**Work order A**
In the passage on November price changes, what percentage increase in diesel fuel prices accounted for nearly three-fourths of the advance in processed goods for intermediate demand?
**Work order B**
Extend the passage on November price changes with new text that starts right after its final sentence.

**Exercise text**
▶

Within final demand, prices for services stayed the same in November after rising 0.3% in October. Meanwhile, prices for goods jumped 0.9%, the largest increase since February 2024. Within the final demand services index, prices for bundled wired telecommunications access services moved up 4.6%, while margins for health, beauty and optical goods retailing fell 4.3%. Within the final demand goods index, prices for final demand energy climbed 4.6%, accounting for over 80% of the November increase. The price for gasoline was the primary contributor of that increase, surging 10.5%, while prices for residual fuels declined 8.6%.
Processed goods for intermediate demand stepped up 0.6% in November, the largest increase since July. Nearly three-fourths of the November advance can be attributed to a 12.4% jump in the prices for diesel fuel. The indexes for gasoline, primary nonferrous metals, commercial electric power, utility natural gas and jet fuel also rose. On the other hand, the prices for sugar and confectionary products decreased 1.3%. Over the year, the index for processed goods for intermediate demand rose 3.6%.

◀

**Saved data entries**
▶

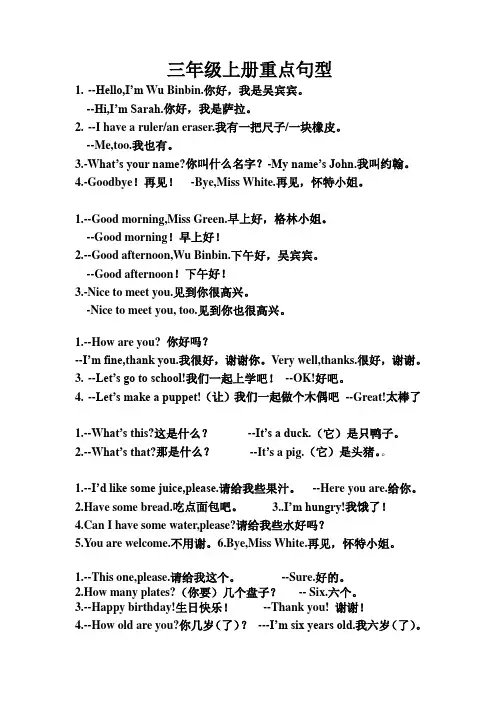 三年级上册重点句型

1. --Hello,I'm Wu Binbin.你好，我是吴宾宾。
--Hi,I'm Sarah.你好，我是萨拉。
2. --I have a ruler/an eraser.我有一把尺子/一块橡皮。
--Me,too.我也有。
3.-What's your name?你叫什么名字？-My name's John.我叫约翰。
4.-Goodbye！再见！ -Bye,Miss White.再见，怀特小姐。

1.--Good morning,Miss Green.早上好，格林小姐。
--Good morning！早上好！
2.--Good afternoon,Wu Binbin.下午好，吴宾宾。
--Good afternoon！下午好！
3.-Nice to meet you.见到你很高兴。
-Nice to meet you, too.见到你也很高兴。

1.--How are you? 你好吗？
--I'm fine,thank you.我很好，谢谢你。Very well,thanks.很好，谢谢。
3. --Let's go to school!我们一起上学吧！ --OK!好吧。
4. --Let's make a puppet!（让）我们一起做个木偶吧 --Great!太棒了

1.--What's this?这是什么？ --It's a duck.（它）是只鸭子。
2.--What's that?那是什么？ --It's a pig.（它）是头猪。

1.--I'd like some juice,please.请给我些果汁。 --Here you are.给你。
2.Have some bread.吃点面包吧。 3..I'm hungry!我饿了！
4.Can I have some water,please?请给我些水好吗？
5.You are welcome.不用谢。6.Bye,Miss White.再见，怀特小姐。

1.--This one,please.请给我这个。 --Sure.好的。
2.How many plates?（你要）几个盘子？ -- Six.六个。
3.--Happy birthday!生日快乐！ --Thank you! 谢谢！
4.--How old are you?你几岁（了）？ ---I'm six years old.我六岁（了）。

◀

**Output A**
12.4%

**Output B**
Meanwhile, prices for unprocessed goods for intermediate demand advanced 0.4% in November, the first increase since July. The growth was led by a 1.4% rise in unprocessed energy materials, with the 10.8% gain in the index for natural gas being a major factor. At the same time, prices for unprocessed foodstuffs and feedstuffs declined 0.9%. Over the year, prices for unprocessed goods for intermediate demand inched up 0.1%.
Inflation Rate Holds Steady in December
In December, consumer prices increased 0.3% from November and 2.7% over the year, unchanged from the 2.7% annual rise in November. Core CPI, which excludes more volatile energy and food prices, rose 0.2% from November and 2.6% over the year, also unchanged from the 2.6% 12-month increase in November.
Energy costs advanced 2.3% over the year in December, after rising 4.2% year-over-year in November. Within the energy index, gasoline prices declined 3.4% over the year, while fuel oil prices jumped 7.4%. Meanwhile, electricity prices increased 6.7% year-over-year, and natural gas prices surged 10.8%.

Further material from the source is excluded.